Hello - this has puzzled me for a long time.
We have three ArcGIS Server nodes sharing the load for our map services. In ArcGIS Server Manager > Site > Machines I have stopped one of the nodes:
The health check (:6080/arcgis/rest/info/healthcheck) for the stopped machine returns a 404 error:
However, If I look at the ArcGIS Server logs through the Admin interface (:6080/arcgis/admin/logs/query) I can still see log mesages from the stopped node. Why doesn't the web adaptor recognize that this node is unhealthy and direct all of the requests to the other 2 nodes? Looking at the last 1000 log messages, roughly 1/3 of the messages are generated by the stopped node.
Thanks,
Bernie.
From my experience, web adaptors aren't 'smart' load balancers. They simply round-robin requests to all machines in its site regardless of the health status of each machine. Esri documentation seems to state otherwise though.

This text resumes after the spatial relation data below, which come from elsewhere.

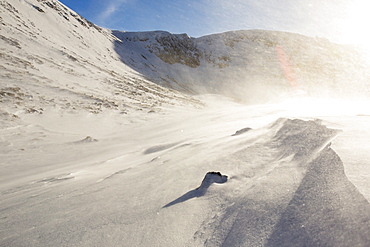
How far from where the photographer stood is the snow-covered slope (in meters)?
32.9

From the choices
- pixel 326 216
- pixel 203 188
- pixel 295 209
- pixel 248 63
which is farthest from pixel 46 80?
pixel 248 63

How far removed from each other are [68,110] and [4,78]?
3364mm

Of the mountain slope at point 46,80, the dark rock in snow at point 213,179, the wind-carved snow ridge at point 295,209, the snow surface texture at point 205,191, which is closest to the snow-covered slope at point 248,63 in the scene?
the mountain slope at point 46,80

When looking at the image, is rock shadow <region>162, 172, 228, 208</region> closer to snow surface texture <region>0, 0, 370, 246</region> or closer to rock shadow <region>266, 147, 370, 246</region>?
snow surface texture <region>0, 0, 370, 246</region>

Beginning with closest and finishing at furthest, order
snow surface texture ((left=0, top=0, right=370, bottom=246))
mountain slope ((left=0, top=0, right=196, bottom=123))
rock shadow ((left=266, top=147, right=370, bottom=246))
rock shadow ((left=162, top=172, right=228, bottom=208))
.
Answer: rock shadow ((left=266, top=147, right=370, bottom=246)) < snow surface texture ((left=0, top=0, right=370, bottom=246)) < rock shadow ((left=162, top=172, right=228, bottom=208)) < mountain slope ((left=0, top=0, right=196, bottom=123))

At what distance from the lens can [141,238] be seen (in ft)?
3.47

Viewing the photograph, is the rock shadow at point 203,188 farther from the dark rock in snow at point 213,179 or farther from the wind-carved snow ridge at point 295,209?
the wind-carved snow ridge at point 295,209

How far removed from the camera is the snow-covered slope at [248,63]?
3291 cm

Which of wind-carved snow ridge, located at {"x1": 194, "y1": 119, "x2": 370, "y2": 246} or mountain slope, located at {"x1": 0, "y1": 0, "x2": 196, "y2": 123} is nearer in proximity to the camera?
→ wind-carved snow ridge, located at {"x1": 194, "y1": 119, "x2": 370, "y2": 246}

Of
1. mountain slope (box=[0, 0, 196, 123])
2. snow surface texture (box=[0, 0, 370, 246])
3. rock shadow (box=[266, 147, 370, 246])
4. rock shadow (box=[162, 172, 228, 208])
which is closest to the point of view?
rock shadow (box=[266, 147, 370, 246])

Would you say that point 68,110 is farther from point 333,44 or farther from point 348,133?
point 333,44

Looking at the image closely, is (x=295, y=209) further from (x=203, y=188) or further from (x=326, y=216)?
(x=203, y=188)

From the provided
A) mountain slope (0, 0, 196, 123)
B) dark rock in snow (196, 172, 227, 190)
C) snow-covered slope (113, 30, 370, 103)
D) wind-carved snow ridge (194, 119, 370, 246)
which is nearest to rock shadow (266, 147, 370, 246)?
wind-carved snow ridge (194, 119, 370, 246)

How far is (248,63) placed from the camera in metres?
40.8
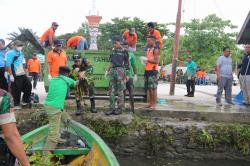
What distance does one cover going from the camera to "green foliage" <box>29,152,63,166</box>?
5.86 metres

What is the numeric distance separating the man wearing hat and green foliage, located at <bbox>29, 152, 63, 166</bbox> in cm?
386

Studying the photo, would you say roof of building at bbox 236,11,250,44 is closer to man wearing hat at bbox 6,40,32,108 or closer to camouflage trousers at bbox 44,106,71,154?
man wearing hat at bbox 6,40,32,108

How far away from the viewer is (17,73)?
9914 millimetres

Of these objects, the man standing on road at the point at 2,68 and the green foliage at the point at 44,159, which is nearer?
the green foliage at the point at 44,159

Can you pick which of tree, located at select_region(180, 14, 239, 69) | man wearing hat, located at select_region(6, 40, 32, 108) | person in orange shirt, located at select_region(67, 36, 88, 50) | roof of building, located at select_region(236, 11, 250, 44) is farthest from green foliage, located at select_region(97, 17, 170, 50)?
man wearing hat, located at select_region(6, 40, 32, 108)

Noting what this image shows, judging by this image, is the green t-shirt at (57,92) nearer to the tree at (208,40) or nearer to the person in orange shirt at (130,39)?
the person in orange shirt at (130,39)

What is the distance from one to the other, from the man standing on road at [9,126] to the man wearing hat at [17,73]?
20.7 ft

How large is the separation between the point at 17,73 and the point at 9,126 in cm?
651

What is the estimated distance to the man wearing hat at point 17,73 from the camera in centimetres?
973

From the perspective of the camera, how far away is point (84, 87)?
9.59 meters

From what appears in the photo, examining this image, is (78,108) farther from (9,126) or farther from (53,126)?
(9,126)

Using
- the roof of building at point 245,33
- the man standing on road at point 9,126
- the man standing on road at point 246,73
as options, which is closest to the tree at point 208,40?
the roof of building at point 245,33

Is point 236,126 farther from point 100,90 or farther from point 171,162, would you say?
point 100,90

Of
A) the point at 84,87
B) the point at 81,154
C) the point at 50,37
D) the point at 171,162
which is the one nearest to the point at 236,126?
the point at 171,162
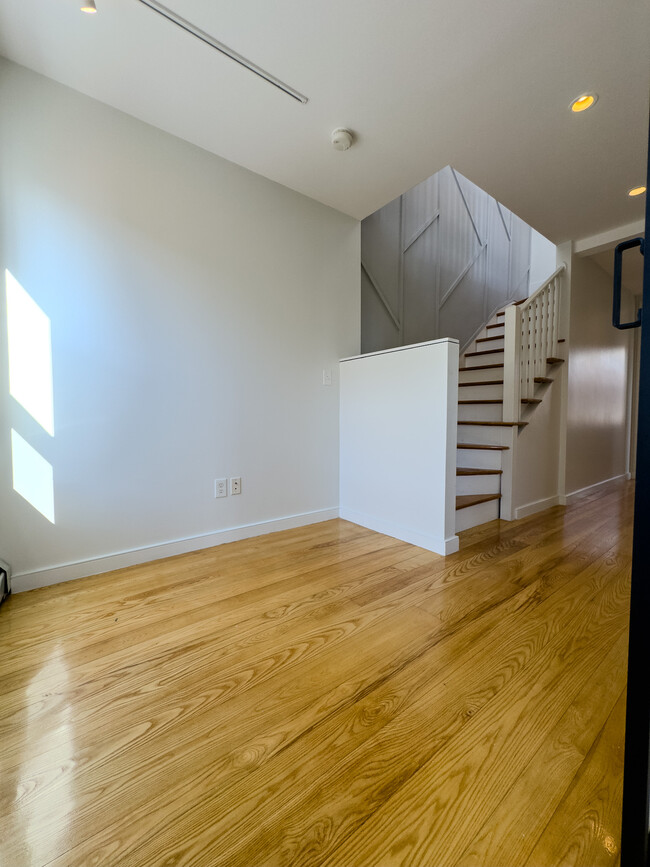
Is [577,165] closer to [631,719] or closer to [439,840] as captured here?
[631,719]

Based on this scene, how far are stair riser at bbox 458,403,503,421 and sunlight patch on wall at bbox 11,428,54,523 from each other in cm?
290

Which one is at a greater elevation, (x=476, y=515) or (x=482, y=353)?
(x=482, y=353)

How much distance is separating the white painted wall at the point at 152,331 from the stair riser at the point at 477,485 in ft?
3.41

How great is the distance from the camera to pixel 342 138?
1794 millimetres

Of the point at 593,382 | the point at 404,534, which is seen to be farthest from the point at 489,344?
the point at 404,534

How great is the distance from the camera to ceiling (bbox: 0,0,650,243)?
50.7 inches

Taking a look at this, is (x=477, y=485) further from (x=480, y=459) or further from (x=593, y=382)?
(x=593, y=382)

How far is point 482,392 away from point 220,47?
2850 millimetres

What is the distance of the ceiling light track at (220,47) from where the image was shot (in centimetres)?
126

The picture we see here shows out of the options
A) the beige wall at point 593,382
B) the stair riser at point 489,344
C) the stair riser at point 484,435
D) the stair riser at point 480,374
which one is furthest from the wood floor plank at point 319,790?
the stair riser at point 489,344

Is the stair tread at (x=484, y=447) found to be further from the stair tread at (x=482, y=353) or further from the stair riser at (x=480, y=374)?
the stair tread at (x=482, y=353)

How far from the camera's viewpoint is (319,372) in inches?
97.0

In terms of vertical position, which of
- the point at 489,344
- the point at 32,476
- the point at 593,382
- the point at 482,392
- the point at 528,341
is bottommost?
the point at 32,476

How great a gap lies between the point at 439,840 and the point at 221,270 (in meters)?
2.32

My testing/memories may be outdated as I have not used web adaptors for over a year since I do not have a requirement for web-tier authentication. I have been using internal and external third party load balancers instead.
Timo
Timo,
Thanks for your reply. I thought this question would have generated more responses. Which third party load balancers have you been using? What rules did you put in place to control traffic flow?

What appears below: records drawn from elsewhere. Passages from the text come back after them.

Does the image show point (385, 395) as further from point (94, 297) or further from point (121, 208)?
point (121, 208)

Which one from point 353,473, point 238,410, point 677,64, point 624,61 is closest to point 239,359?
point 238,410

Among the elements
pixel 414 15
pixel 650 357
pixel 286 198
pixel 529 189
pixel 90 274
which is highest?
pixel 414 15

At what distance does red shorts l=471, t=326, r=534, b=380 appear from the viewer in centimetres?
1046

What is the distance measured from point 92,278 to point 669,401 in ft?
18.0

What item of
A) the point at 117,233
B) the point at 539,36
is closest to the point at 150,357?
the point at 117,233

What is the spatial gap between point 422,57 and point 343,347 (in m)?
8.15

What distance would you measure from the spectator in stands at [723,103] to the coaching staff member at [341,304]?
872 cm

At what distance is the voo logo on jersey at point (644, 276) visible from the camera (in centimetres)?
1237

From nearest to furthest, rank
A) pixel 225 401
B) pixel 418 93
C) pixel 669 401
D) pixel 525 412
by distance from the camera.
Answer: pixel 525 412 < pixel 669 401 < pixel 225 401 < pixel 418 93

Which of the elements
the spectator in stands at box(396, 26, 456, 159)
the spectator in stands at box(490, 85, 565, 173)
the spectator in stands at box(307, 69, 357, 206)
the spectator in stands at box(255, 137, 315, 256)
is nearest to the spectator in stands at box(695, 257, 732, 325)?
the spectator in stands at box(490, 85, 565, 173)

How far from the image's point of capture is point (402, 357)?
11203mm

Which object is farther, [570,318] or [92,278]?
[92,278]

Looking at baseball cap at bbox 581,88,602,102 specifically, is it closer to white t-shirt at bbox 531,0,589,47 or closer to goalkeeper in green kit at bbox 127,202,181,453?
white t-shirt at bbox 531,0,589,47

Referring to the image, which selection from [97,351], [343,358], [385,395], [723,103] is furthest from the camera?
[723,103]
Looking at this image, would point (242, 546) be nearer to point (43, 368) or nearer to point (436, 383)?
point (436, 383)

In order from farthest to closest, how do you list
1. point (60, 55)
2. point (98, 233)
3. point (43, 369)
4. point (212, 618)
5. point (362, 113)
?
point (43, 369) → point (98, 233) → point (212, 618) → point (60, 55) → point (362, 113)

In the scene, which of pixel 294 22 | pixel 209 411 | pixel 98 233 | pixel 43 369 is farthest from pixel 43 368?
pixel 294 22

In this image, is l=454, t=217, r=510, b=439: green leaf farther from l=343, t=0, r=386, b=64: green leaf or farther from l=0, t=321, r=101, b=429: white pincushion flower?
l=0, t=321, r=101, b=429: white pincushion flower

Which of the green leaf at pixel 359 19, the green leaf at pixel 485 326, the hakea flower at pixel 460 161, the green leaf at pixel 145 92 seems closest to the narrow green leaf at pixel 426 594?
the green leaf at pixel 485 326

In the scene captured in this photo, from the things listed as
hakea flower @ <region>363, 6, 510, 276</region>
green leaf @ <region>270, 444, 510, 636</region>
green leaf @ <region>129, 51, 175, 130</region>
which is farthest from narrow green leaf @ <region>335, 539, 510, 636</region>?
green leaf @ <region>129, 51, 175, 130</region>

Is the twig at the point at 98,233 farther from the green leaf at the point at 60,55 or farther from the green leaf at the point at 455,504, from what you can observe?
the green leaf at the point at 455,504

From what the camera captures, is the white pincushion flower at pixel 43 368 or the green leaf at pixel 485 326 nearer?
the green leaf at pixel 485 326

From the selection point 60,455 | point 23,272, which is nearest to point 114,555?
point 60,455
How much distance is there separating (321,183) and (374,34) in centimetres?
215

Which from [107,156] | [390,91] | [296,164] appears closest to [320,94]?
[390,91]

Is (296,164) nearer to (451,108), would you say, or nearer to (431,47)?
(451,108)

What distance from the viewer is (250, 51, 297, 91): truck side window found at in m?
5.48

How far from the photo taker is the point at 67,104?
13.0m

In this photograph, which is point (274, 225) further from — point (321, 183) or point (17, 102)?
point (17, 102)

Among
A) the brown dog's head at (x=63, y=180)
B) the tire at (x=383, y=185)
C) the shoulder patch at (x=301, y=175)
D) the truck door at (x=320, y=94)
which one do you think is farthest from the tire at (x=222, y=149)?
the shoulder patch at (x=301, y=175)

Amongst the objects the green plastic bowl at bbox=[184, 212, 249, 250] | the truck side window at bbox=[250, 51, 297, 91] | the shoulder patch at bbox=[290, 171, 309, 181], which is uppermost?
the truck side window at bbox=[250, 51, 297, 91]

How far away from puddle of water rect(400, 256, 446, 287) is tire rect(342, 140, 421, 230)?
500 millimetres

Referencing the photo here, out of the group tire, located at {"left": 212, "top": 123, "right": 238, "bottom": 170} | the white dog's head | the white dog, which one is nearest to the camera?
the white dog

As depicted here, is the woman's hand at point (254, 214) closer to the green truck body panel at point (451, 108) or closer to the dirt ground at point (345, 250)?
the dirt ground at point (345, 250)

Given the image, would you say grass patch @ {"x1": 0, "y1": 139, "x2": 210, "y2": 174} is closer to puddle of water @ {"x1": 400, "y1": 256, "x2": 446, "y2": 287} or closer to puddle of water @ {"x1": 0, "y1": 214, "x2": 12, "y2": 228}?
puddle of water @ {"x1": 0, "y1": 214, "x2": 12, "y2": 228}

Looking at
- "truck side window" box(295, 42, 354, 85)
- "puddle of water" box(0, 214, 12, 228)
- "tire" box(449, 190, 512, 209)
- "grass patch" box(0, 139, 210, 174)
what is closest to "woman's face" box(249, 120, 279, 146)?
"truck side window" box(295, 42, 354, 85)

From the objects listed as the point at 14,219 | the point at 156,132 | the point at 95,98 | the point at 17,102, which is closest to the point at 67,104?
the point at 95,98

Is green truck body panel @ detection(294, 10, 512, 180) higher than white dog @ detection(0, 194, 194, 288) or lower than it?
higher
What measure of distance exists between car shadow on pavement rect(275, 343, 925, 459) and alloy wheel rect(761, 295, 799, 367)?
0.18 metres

Our server admins agree with you that the web adaptors are not very 'smart'. They are supposed to monitor the ArcGIS Server Health status (/arcgis/rest/info/healthcheck) to determine which machines are ready to respond to a request. Stopping a machine only stops the appserver within ArcGIS Server. I did get some good info from Esri Canada Support:
I have experimented with the "Under Maintenance" flag and it appears to stop the web adaptors from sending traffic to an ArcGIS Server machine. I was told the web adaptors do a health check about once every minute but I have not verified that. Here is what the healthcheck will display when the "Under Maintenance" flag is set (left) vs. when a machine is stopped (right) on version 10.7.1:
In my opinion, both situations should cause the web adaptors to stop sending traffic to an ArcGIS Server machine.
Our network infrastructure includes several hardware network load balancers (NLB). For our next major upgrade we will replace the web adaptors with the NLB.
Bernie.